VENI grant for Dr. Laurentius Huber (FPN)
The Netherlands Organisation for Scientific Research (NWO) has awarded a VENI grant to eight young, highly promising UM scientists. In total 154 young scientists receive a VENI grant worth up to 250,000 euros. The grant provides the laureates with the opportunity to further elaborate their own ideas during a period of three years.
The Faculty of Psychology and Neuroscience is excited to welcome Dr. Laurentius Huber, who will be joining our faculty in January to work on his VENI project “Understanding how the connections between our brain’s cortical layers make us who we are”. But, we’ll let Laurentius introduce himself and his work:
“I’m Laurentius Huber and I received my doctoral degree in physics at the Max Planck Institute for Human Cognitive and Brain Sciences in Leipzig, Germany in 2015. Between 2015 and 2018, I did my Post-Doc work with Peter Bandettini at the National Institutes of Health in Bethesda (USA) focusing on methods development to map changes in brain functional activity at sub-millimeter scales in humans.

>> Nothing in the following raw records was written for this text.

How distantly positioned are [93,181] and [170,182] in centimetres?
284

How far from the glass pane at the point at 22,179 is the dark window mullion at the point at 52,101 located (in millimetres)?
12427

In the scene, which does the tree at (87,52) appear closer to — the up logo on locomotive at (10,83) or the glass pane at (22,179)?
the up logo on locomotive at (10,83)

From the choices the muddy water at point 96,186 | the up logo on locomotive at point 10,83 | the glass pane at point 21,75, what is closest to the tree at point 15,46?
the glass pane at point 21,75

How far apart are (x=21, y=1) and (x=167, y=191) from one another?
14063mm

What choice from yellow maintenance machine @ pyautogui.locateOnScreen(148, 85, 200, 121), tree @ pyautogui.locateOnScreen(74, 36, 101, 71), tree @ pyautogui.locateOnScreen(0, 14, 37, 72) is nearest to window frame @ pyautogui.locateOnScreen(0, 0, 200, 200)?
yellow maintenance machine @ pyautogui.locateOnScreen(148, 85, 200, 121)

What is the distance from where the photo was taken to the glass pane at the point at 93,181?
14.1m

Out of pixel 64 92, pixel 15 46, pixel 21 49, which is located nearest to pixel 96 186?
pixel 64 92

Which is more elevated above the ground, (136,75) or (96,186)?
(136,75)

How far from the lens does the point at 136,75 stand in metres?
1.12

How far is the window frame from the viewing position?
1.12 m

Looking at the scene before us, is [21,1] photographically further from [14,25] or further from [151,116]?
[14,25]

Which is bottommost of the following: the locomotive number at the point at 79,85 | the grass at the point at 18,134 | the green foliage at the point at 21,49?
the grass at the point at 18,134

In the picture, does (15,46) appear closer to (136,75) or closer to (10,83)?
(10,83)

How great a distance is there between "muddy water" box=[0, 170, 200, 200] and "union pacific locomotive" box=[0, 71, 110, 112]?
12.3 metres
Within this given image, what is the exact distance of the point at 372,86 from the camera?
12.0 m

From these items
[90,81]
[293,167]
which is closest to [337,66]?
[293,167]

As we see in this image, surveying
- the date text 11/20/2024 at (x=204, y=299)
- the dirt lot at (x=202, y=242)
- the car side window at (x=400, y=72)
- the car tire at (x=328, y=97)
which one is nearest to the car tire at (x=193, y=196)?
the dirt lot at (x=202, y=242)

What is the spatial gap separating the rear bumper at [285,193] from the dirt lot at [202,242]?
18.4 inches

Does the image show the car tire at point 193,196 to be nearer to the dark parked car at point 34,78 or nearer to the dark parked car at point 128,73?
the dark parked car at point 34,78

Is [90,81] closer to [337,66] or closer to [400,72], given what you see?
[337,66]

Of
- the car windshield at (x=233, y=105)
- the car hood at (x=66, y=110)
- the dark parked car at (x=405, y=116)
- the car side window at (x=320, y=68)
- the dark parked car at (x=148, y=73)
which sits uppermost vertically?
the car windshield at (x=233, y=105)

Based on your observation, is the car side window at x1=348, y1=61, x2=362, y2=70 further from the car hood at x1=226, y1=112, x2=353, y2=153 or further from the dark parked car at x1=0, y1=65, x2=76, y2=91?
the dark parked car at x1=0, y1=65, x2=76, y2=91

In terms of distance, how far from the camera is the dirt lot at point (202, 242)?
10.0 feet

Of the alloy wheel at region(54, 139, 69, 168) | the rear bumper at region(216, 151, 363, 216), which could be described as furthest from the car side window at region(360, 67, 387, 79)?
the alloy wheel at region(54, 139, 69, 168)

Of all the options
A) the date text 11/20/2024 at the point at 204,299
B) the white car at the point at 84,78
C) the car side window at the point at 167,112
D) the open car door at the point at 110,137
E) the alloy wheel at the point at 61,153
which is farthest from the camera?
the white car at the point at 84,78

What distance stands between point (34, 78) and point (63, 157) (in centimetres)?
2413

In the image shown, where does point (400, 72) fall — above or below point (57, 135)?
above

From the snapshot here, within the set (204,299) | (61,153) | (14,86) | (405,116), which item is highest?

I am interested in non-invasive brain imaging methods (layer-fMRI) to capture changes in brain activity at very high resolutions up to the level of cortical layers (layers of the brain that play a key role in consciousness, memory, attention, cognition, perception, awareness, thought, and language). With his layer-fMRI methodology, researchers can ask questions about information flow through the brain.
In January 2019, I will move to Maastricht to work in the group of Prof. Dr. Benedikt Poser on the VENI project entitled “Understanding how the connections between our brain’s cortical layers make us who we are". In this project, I want to transform the methodology of layer-fMRI from an MRI-physics gimmick into a widely applicable and robust research tool.
I hope that upon the successful completion of the VENI project, a large spectrum of researchers will be able to straightforwardly investigate the brain's information flow in individual people non-invasively. This allows us to capture how individual peoples’ brains engage different information processes for the same tasks.”